Issue 402: representing compound name strings
Posted by Martin on 15/11/2018
Dear All,
I would expect that the library or archival community do have a good practice how to "squeeze" a compound name, such as :
"His Majesty Dr. Snoopy Hickup Miller Jr", with respective separators, in a machine readable string, that could be used as custom datatype in an rdfs:Literal as one instance of Appellation, rather than defining all possible name constituents as individual rdf properties.
Could be a MARC string? XML? TEI?
This would be very helpful for our users.

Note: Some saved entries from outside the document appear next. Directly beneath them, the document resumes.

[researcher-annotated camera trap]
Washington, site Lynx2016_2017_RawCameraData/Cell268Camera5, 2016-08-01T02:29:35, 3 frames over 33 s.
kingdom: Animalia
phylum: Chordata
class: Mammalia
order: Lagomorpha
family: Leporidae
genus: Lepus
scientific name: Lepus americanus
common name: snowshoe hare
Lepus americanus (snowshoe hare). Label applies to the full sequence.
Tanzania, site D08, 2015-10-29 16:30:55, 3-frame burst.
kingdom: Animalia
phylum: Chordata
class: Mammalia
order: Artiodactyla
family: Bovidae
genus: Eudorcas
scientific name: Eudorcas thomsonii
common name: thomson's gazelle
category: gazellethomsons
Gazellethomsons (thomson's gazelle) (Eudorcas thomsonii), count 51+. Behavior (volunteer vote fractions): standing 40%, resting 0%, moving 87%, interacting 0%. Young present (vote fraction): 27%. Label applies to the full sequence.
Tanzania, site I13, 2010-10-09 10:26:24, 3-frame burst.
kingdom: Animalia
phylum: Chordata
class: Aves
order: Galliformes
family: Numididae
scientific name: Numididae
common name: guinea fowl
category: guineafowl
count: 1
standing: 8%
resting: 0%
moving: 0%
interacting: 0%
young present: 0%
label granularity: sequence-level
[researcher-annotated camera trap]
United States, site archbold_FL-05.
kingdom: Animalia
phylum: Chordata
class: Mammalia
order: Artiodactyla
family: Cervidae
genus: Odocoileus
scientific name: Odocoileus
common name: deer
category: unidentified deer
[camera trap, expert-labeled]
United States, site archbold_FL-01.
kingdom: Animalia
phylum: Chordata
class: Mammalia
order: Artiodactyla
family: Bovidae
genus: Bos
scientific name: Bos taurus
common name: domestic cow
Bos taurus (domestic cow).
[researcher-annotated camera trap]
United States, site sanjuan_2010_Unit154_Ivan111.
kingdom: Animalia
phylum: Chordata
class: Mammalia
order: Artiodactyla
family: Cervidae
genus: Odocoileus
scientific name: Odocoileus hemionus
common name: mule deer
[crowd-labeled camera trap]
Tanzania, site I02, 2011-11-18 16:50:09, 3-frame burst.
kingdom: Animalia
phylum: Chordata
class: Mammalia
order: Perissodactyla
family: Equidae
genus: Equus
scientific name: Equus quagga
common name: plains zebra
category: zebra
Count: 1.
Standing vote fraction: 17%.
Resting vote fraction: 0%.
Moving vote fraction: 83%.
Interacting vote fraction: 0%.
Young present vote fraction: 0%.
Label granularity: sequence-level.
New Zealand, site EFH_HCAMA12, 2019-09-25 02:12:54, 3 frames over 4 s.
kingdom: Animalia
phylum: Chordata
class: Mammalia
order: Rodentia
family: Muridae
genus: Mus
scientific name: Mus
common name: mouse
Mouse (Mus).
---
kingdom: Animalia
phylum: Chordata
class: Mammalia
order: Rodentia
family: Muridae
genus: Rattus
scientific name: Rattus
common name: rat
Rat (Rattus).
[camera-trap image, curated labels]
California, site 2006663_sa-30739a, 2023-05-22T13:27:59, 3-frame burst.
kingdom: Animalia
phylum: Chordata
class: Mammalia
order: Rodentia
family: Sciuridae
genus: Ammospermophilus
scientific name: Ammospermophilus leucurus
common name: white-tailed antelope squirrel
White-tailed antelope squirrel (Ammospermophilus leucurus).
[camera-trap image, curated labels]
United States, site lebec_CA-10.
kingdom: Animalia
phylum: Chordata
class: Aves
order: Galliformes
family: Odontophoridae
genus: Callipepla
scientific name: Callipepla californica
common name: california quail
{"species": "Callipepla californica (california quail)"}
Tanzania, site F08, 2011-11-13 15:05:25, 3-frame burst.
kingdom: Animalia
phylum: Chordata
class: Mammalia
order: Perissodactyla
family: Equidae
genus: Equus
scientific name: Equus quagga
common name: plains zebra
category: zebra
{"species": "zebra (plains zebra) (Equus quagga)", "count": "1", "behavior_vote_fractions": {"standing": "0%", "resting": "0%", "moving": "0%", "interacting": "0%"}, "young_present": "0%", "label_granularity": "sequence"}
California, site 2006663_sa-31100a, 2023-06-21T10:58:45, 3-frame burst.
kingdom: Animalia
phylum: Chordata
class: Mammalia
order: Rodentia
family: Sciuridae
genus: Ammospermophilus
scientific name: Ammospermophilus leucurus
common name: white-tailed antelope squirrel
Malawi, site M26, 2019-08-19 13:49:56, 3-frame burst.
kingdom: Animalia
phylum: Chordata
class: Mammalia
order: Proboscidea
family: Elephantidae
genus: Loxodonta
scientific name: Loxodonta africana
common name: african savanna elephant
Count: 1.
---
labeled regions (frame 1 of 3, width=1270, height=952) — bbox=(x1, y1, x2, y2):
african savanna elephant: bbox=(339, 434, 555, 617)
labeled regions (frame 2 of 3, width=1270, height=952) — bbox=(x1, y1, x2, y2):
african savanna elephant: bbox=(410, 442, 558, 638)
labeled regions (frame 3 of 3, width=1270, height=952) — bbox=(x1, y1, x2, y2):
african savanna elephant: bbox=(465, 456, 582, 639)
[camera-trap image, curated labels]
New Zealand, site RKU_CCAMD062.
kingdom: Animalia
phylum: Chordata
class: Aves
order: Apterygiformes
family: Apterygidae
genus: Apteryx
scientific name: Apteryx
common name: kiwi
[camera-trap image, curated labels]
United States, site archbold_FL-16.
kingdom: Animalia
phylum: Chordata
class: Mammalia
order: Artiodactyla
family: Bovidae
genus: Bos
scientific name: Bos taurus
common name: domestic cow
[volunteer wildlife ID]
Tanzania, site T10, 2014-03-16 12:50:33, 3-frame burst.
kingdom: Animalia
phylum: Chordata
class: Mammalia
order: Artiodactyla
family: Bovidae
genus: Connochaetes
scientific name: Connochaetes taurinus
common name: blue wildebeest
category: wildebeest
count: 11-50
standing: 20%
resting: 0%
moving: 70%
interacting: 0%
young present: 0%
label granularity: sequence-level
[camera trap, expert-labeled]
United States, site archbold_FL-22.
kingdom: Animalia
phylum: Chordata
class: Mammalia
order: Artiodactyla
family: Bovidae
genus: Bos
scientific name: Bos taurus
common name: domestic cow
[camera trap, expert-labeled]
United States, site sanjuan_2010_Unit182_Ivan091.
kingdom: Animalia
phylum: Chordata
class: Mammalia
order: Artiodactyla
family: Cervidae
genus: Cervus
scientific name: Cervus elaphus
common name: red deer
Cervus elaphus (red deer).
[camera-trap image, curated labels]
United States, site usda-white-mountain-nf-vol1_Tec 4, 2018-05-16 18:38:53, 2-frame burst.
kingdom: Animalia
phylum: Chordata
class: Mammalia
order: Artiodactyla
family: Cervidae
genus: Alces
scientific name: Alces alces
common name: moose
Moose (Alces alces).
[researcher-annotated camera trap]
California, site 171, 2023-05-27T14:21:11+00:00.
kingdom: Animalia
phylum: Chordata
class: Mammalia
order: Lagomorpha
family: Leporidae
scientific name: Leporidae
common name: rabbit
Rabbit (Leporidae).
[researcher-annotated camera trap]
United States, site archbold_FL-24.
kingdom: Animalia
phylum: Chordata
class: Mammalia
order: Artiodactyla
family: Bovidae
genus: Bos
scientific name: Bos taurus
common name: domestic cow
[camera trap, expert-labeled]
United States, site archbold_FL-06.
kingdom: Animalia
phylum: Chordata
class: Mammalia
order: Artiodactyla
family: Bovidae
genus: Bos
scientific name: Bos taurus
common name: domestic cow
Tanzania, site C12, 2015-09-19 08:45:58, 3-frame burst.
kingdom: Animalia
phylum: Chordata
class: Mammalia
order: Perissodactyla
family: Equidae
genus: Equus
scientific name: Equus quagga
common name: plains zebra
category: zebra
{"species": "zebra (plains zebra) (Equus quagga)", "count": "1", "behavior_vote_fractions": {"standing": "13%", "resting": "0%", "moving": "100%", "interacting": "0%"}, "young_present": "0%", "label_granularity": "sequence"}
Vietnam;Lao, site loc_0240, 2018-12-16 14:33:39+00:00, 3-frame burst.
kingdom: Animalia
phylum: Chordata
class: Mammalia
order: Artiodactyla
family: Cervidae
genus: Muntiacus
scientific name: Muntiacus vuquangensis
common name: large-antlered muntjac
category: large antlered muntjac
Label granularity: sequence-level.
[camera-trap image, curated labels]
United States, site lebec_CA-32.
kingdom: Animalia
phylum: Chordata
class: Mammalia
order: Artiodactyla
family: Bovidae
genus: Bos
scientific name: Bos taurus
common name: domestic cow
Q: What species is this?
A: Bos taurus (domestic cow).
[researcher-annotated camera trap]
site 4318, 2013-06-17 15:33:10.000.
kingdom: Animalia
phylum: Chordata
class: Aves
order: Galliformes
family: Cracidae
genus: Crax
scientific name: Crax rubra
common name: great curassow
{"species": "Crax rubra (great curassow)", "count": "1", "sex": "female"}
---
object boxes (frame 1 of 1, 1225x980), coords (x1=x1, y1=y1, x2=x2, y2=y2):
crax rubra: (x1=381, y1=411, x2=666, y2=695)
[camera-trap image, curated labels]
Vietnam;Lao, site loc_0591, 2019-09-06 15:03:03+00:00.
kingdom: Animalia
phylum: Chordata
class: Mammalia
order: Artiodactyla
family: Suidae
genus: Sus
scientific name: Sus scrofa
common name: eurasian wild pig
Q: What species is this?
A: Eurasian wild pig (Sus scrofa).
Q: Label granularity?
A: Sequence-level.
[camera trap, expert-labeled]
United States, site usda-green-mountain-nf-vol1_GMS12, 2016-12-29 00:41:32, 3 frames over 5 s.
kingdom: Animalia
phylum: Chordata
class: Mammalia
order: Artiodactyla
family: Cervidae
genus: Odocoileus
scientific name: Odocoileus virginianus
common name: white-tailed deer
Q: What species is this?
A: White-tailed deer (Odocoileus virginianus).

Posted by Richard Light on 21/11/2018
On 15/11/2018 21:28, Martin Doerr wrote:
> Dear All,
>
> I would expect that the library or archival community do have a good practice how to "squeeze" a compound name, such as :
> "His Majesty Dr. Snoopy Hickup Miller Jr", with respective separators, in a machine readable string, that could be used as custom datatype in an rdfs:Literal as one instance of Appellation, rather than defining all possible name constituents as individual rdf properties.
>
> Could be a MARC string? XML? TEI?
>
> This would be very helpful for our users.
Martin,
I'm pretty sure that the most recent attempt at doing this will be the subfield markers ($a, etc.) in MARC. which date from the era of punched cards. The requirement that all of the name appears in a single string will rule out anything that might have been done in XML (where you might typically use attributes or subelements) or TEI (which is, after all, simply an XML application).
It's a nice idea, which follows the approach of encoding one 'compound' value as a single string, but I don't think we will find a ready-made standard for it.
Posted by Martin on 22/11/2018
Dear Richard,
XML is even better. The distinction between XML tags and MARC subfield markers is not so substantial. An XML file is still a string. The question is about RDF, putting a compound into rdfs:Literal.
So, again, is there a good practice with XML elements ????
Posted by Robert Sanderson on 22/11/2018
My concern with this approach is that standard mechanisms for interacting with the data will not expect these sorts of compound values. This would also affect other ongoing discussions, such as compound monetary amounts or other dimensions.
For example, if there are subfield indicators or XML elements embedded within a literal, rather than using the model to manage this information, queries at the model level will not work. If “Dr” is not a separate Appellation from “Snoopy”, with an appropriate Type associated with it to ensure it is known to be a prefix rather than a first name, it will be invisible to SPARQL or any other graph query language.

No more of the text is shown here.